The parliament of the Yugoslav federation has agreed to consign Yugoslavia to the history books and create a new nation.

The new state will be called Serbia and Montenegro.

The vote in parliament followed recent approval of the constitutional charter by the local parliaments of Serbia and Montenegro. It was seen as the last nail in the coffin of Yugoslavia.

The country was a former kingdom that became a Communist-run, six-republic federation at the end of World War II. It existed unchanged until the early 1990s, when it started breaking up in a series of wars in which more than 200,000 people died.

By 1992, only Serbia and Montenegro remained in Yugoslavia, and there were fears in recent years that these two republics would go to war as well.
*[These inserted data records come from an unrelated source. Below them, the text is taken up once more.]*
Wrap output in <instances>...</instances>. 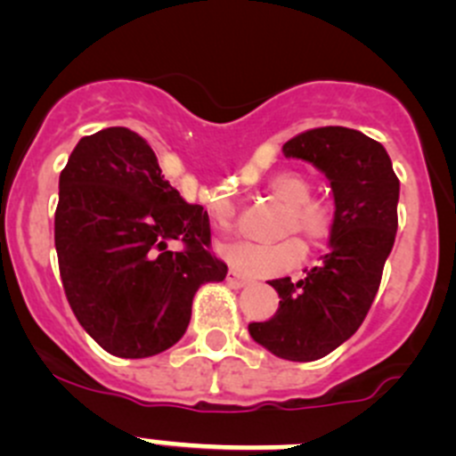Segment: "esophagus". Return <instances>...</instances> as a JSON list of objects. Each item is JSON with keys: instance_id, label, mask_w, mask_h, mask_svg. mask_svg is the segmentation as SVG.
Masks as SVG:
<instances>
[{"instance_id": "1", "label": "esophagus", "mask_w": 456, "mask_h": 456, "mask_svg": "<svg viewBox=\"0 0 456 456\" xmlns=\"http://www.w3.org/2000/svg\"><path fill=\"white\" fill-rule=\"evenodd\" d=\"M226 281H228V286H232V288H243V286H248V283H250V279H248L246 274L237 273V270H228Z\"/></svg>"}]
</instances>
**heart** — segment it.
Here are the masks:
<instances>
[{
  "label": "heart",
  "instance_id": "obj_1",
  "mask_svg": "<svg viewBox=\"0 0 456 456\" xmlns=\"http://www.w3.org/2000/svg\"><path fill=\"white\" fill-rule=\"evenodd\" d=\"M268 195L281 206H286L279 234H304L310 243L322 246L328 241L335 228V213L330 204L323 200L310 197L308 179L297 173H281L270 179ZM213 222L222 232H230L237 226V210L228 200H219L210 206ZM224 259L232 268L246 274H259V277H273V274L288 273L304 261L305 248L301 239L288 237L279 243H252L234 241L219 248Z\"/></svg>",
  "mask_w": 456,
  "mask_h": 456
}]
</instances>
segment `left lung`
Returning a JSON list of instances; mask_svg holds the SVG:
<instances>
[{
  "mask_svg": "<svg viewBox=\"0 0 456 456\" xmlns=\"http://www.w3.org/2000/svg\"><path fill=\"white\" fill-rule=\"evenodd\" d=\"M283 152L310 161L330 179V252L299 281L273 279L277 313L268 322L248 323V332L277 357L317 362L359 330L375 301L399 226V179L379 142L344 126L295 134Z\"/></svg>",
  "mask_w": 456,
  "mask_h": 456,
  "instance_id": "left-lung-1",
  "label": "left lung"
}]
</instances>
The leadership of tiny Montenegro was growing increasingly restive under what it perceived as Serbian domination, but Serbia was reluctant to let the republic go its own way because without it, Serbia has no access to the sea.

But under a deal mediated by the European Union last year, independence was put on hold for at least three years, after which both republics could hold referendums on the issue.

The current agreement envisages a loose union linked solely by a small joint administration running defense and foreign affairs.

Serbia's capital, Belgrade, will remain the nation's capital, but some joint institutions will be based in Podgorica, the capital of Montenegro.

The European Union wants Serbia, with about 10 million people, and Montenegro, with just 650,000 to remain allied for the sake of stability in the Balkans.

Analysts say the formation of the new state is a key condition for the admission of Serbia and Montenegro into the Council of Europe and, later, the European Union.